En 1993 descubrí a Rafael Azcona, uno de sus grandes amigos, con Aldecoa y con Josefina, la mujer de este. Ese mismo año encontré en la librería Dédalus de Madrid, especializada en libros viejos importantes, Cuaderno de godo, la crónica de un viaje de Ignacio por las islas Canarias. Meses más tarde fui a escuchar a Carmiña a la Fundación March. Iba a dar su serie de conferencias sobre su amigo.

MATERIAL DE ORIGEN:
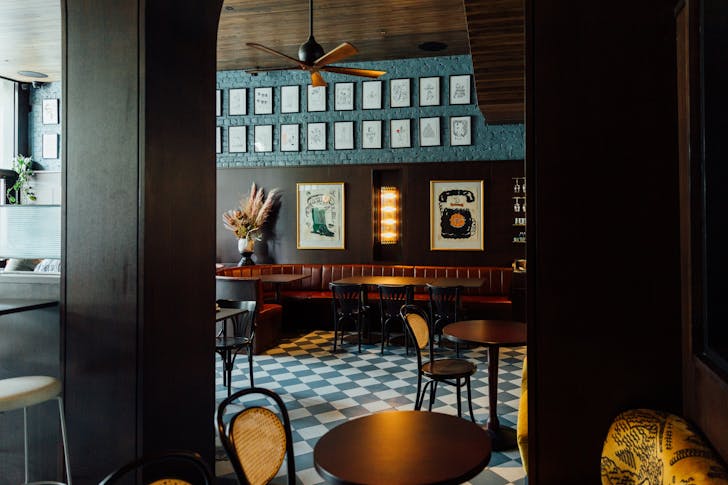 A checkered floor and green couch inside a restaurant with a top private dining room Melbourne.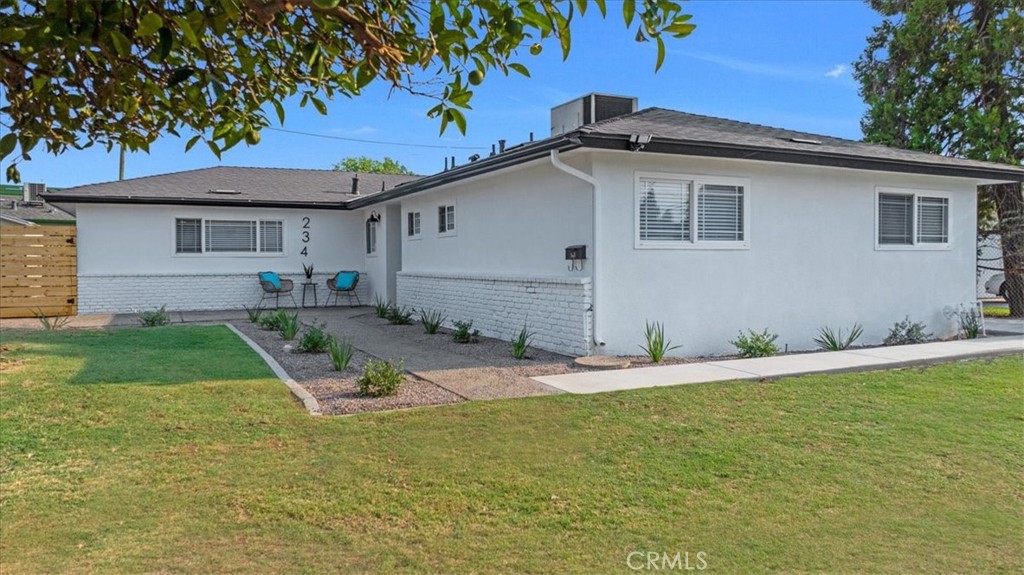 a view of a house with a yard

TAREAS:
- A) Devuelve, sin cambio alguno, el tramo del fragmento que va desde "En 1993 descubrí" hasta "sobre su amigo.".
- B) Según el fragmento, ¿en qué librería de Madrid apareció Cuaderno de godo?
- C) Resume el fragmento en dos oraciones.
El listado no interviene en nada de esto.

RESPUESTAS:
- A)
En 1993 descubrí a Rafael Azcona, uno de sus grandes amigos, con Aldecoa y con Josefina, la mujer de este. Ese mismo año encontré en la librería Dédalus de Madrid, especializada en libros viejos importantes, Cuaderno de godo, la crónica de un viaje de Ignacio por las islas Canarias. Meses más tarde fui a escuchar a Carmiña a la Fundación March. Iba a dar su serie de conferencias sobre su amigo.

- B) En la librería Dédalus, especializada en libros viejos importantes.

- C) En 1993 quien narra descubrió a Rafael Azcona y, ese mismo año, encontró en la librería Dédalus de Madrid Cuaderno de godo, la crónica de un viaje de Ignacio por las islas Canarias. Meses más tarde fue a la Fundación March a escuchar a Carmiña, que iba a dar una serie de conferencias.